I want to process different batch files using S3-SQS-Lambda architecture and looking at 3 possible design approaches

  1. Option 1 - Process batch file as a whole at once

    • File delivered to S3
    • First Lambda will trigger and create message in SQS
    • Second lambda will trigger and will process batch file at once
  2. Option 2 - Process batch file with each message processed separately

    • File delivered to S3
    • First Lambda will trigger and create messages in SQS per each line in batch file with each line corresponding to a message
    • Second Lambda will trigger and will process one message at a time
  3. Option 3 - Process batch file with multiple messages processed concurrently

    • File delivered to S3
    • First Lambda will trigger and create messages in SQS per each line in batch file with each line corresponding to a message
    • Second Lambda will trigger and will process multiple messages at a time

I am inclined to use option 3 as it seems to be middle option from architecture, scalability, processing/cost standpoint, but would like pointers from experts on how they compare these options.

1

1 Answers

0
votes

Prefer simplicity until you have a proven need for complexity.

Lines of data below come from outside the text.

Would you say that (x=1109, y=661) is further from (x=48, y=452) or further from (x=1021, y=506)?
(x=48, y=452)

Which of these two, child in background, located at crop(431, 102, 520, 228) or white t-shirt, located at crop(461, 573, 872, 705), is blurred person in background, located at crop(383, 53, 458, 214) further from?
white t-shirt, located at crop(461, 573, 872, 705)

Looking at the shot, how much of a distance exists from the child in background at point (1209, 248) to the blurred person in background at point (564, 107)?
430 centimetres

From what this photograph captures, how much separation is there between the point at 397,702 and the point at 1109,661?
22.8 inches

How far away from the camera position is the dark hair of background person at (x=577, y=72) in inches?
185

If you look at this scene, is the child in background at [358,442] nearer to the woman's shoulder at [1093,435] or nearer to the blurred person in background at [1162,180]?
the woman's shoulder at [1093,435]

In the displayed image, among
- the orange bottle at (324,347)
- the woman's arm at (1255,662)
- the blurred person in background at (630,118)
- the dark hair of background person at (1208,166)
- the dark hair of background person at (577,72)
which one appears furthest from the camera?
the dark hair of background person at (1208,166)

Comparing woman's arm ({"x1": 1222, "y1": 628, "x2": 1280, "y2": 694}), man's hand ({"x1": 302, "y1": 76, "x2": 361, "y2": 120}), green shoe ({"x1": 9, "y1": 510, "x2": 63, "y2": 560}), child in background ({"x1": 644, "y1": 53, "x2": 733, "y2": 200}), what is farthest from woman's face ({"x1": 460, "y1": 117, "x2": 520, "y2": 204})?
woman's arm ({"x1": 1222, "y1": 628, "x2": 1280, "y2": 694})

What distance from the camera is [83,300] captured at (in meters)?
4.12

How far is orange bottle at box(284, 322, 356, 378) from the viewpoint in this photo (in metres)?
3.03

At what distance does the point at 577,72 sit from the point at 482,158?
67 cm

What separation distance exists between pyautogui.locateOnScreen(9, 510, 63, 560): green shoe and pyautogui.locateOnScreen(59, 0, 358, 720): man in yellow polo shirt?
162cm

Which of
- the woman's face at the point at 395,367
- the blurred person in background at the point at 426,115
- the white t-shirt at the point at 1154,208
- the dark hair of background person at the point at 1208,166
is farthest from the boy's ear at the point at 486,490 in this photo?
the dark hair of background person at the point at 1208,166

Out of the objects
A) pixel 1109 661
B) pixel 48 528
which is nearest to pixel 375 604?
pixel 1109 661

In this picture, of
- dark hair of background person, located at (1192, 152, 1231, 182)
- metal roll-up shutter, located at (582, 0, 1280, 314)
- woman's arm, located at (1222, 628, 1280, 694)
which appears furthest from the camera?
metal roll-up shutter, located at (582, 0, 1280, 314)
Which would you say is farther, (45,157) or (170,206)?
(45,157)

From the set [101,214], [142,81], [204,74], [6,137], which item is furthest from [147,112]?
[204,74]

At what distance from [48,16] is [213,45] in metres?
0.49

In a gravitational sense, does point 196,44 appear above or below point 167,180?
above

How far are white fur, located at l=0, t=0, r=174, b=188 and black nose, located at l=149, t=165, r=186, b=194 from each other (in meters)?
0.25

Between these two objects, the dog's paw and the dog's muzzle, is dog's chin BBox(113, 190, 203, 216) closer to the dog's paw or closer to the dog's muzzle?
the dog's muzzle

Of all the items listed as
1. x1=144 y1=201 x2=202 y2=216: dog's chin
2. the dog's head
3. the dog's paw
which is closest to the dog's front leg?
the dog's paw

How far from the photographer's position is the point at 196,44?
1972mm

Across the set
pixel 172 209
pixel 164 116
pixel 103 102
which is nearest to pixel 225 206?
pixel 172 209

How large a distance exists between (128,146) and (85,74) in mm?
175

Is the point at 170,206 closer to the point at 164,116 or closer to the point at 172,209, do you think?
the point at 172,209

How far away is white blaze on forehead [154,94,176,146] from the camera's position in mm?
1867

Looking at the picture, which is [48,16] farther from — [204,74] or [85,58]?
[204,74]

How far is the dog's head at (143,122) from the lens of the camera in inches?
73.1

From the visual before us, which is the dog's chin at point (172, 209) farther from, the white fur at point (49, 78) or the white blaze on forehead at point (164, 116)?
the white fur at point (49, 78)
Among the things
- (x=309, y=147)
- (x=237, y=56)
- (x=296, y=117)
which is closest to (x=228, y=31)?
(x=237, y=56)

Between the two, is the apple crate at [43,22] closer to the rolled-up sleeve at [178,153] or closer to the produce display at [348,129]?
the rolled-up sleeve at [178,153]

All three of those options look architecturally valid. But for different conditions:

  1. This requires no additional infrastructure for you to manage. So long as a single lambda can always complete a batch within an acceptable time frame, I would always prefer this option. It is simple and easy to reason about.
  2. Use this if you can demonstrate that each message in the batch takes a few seconds to process and you want to work through the batch as quickly as possible. This is because you'll be going massively parallel to do the work, which will incur additional complexity and overhead, so if it only takes a few ms to process a message, then you won't realise the time saving and will be better with option...
  3. Use this option if the batch size from a file is too big for a single lambda to process in a timely fashion (e.g. option one is not suitable), and through experimentation you have discovered that there is an ideal batch size (e.g. the overhead of splitting and running a lambda dominates at low numbers of messages, but at, say, 100 messages, it becomes faster to process in parallel).

Start with Option 1, which will be quick and easy to set up. If it takes too long to process, then you've demonstrated that there is a need for complexity, and will need to move to Options 2 or 3. I would consider Option 2 to be a sub-set of Option 3. So write to batching logic and experiment to see what batch size offers the performance you need.